• **Requirement**
Reproduce, word for word, the stretch of the records from the line containing "What would you" through the end of the records.

>> Begin

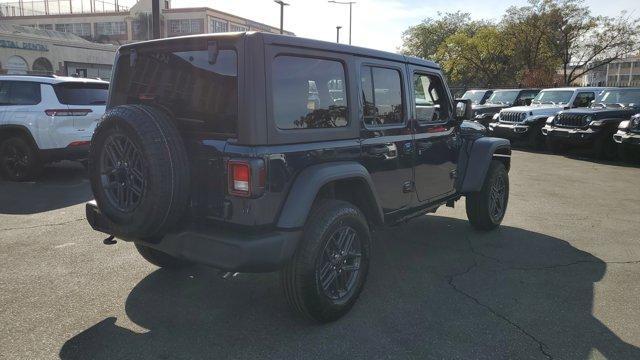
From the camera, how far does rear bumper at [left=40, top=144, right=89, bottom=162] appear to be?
302 inches

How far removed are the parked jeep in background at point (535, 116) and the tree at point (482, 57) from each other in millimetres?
23746

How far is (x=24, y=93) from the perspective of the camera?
774cm

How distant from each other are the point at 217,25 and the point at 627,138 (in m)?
69.5

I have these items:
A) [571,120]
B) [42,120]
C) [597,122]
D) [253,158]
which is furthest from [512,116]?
[253,158]

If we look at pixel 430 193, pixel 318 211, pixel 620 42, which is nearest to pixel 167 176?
pixel 318 211

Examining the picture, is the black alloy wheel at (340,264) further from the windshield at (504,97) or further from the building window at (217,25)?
the building window at (217,25)

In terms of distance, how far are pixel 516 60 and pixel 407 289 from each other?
37.1 metres

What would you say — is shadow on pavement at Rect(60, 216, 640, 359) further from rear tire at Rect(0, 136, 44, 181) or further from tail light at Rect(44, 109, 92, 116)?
rear tire at Rect(0, 136, 44, 181)

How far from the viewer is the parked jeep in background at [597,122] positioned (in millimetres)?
11719

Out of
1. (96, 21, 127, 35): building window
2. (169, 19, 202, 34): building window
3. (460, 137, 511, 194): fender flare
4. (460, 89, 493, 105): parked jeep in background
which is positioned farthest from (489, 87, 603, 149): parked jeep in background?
(96, 21, 127, 35): building window

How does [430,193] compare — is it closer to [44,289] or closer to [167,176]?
[167,176]

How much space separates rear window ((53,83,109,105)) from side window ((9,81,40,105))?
309 millimetres

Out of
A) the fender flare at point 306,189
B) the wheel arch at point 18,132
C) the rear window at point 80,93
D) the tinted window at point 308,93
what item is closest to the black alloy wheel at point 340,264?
the fender flare at point 306,189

>> End

• **The result**
What would you say — is shadow on pavement at Rect(60, 216, 640, 359) further from rear tire at Rect(0, 136, 44, 181) or further from tail light at Rect(44, 109, 92, 116)?
rear tire at Rect(0, 136, 44, 181)

How far from the viewer is the parked jeep in background at [597,122] positioned (in millimetres)?
11719

Out of
1. (96, 21, 127, 35): building window
2. (169, 19, 202, 34): building window
3. (460, 137, 511, 194): fender flare
4. (460, 89, 493, 105): parked jeep in background
which is positioned farthest from (489, 87, 603, 149): parked jeep in background?
(96, 21, 127, 35): building window

How does [430,193] compare — is it closer to [44,289] or closer to [167,176]?
[167,176]

How much space separates rear window ((53,83,109,105)) from side window ((9,81,40,105))?
309 millimetres

Out of
A) the fender flare at point 306,189
B) the wheel arch at point 18,132
C) the rear window at point 80,93
D) the tinted window at point 308,93
what item is closest to the black alloy wheel at point 340,264?
the fender flare at point 306,189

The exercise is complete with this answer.